In chapter 3, “Do Unto Others,” you wrote: “Does Jesus’s command to ‘go and do likewise,’ even among those who have no respect for us or our faith, who may even be openly hostile toward us, rock a few of our boats as well? ...Because that means we have to open our hearts and our hands, even to those who may despise us—the gay activist, the abortionist, the career criminal—and give of ourselves, regardless of the cost. It means it’s not enough to protest against abortion; we need to work for the preservation of life, whether that includes giving of our finances and time to support the local crisis pregnancy center or taking a pregnant woman into our home and possibly even helping to raise her child. It means it’s not enough to condemn the sin of homosexuality in an effort to preserve the sanctity of marriage; we must exhibit unconditional love (not approval) to those trapped in that destructive lifestyle, even if they insult us and refuse our love” (pgs. 66, 67).

You say you are not preaching a “social gospel.” Could you please explain what a “social gospel” is and then tell us what you’re saying that’s different?

KM: Thanks for bringing this up, as it is a crucial distinction. A social gospel believes/preaches that compassion and kindness and acts of benevolence can, in and of themselves, solve social problems—and, if there is life after death, earn the doer of those good deeds some sort of eternal reward. It also intimates that any sort of stand for absolute truth is intolerant and, therefore, not kind or benevolent. The gospel of Jesus Christ—the true gospel—is in direct contrast to that sort of teaching.

The true gospel according to the Scriptures states emphatically that there is indeed absolute truth, and that truth is what God says it is, not what society reasons it should be. The true gospel also states that there is only one way to God the Father, and that is through accepting the blood atonement of His only Son, Jesus Christ.
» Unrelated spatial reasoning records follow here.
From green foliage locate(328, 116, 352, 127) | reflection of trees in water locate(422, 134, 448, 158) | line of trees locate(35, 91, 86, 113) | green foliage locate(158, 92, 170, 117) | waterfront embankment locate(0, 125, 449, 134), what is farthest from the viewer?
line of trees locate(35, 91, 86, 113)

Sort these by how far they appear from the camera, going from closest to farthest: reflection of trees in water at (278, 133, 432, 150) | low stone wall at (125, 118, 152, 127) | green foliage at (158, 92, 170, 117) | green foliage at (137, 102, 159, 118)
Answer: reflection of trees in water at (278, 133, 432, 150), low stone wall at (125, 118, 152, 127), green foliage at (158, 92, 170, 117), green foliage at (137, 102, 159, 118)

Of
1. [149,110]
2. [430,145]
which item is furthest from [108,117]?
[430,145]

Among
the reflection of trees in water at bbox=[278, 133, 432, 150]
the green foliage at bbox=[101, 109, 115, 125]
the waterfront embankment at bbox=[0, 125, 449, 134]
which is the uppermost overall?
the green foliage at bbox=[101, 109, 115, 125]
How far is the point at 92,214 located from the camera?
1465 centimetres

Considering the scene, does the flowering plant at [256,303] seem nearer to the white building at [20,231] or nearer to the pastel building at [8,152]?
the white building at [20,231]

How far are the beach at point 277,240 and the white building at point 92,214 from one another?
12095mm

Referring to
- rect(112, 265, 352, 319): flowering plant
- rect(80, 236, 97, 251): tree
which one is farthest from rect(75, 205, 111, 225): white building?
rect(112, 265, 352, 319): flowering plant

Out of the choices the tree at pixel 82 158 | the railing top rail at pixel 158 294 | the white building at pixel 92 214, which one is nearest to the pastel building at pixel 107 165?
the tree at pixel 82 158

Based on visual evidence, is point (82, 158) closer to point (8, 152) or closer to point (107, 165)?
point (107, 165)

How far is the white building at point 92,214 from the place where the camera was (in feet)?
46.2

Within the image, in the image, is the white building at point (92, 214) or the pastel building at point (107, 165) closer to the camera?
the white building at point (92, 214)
When a person has truly accepted that blood atonement as his own and been born again, then out of gratitude to God he will desire to serve others through acts of kindness and benevolence, but he will never make the mistake of thinking his kind acts are earning him an entrance into heaven.

I’ve heard the term “social justice” a lot in the church over the last couple of years. Do you have an idea of what this means?

KM: I’m not an expert by any means, but I will say this: On the surface it sounds like an excellent concept and one that Christians should be at the forefront of promoting. The problem is that the concept of social justice, though positive in that it implies the need for treating others with dignity and respect, compassion and equality, it also implies that justice can be achieved on this sin-filled planet and meted out by humans hands and by using human means. Nothing could be further from the truth.

Though as Christians I believe we should be the first to show compassion and mercy to those in need and to willingly give out of our own means to help the poor whenever possible, I believe we should do that primarily through our churches and definitely in accordance with scriptural guidelines, remembering that the Bible says that if we don’t work, we don’t eat! The scriptural guideline of helping the poor was never meant to enable laziness or unnecessary dependence on others. The integrity of God’s Word must never be compromised to achieve a manmade perception of justice. For that reason, I believe the term “social justice” could easily become a dangerous tool of the enemy to draw us away from our primary purpose as God’s people to proclaim God’s absolute truth and to call others to repentance and restoration. True social justice can only be achieved within the parameters of scriptural truth and God’s message of Good News to a lost world. If certain aspects of what some consider social justice are not achieved on this earth, we shouldn’t be surprised. Real equity will only be meted out in eternity.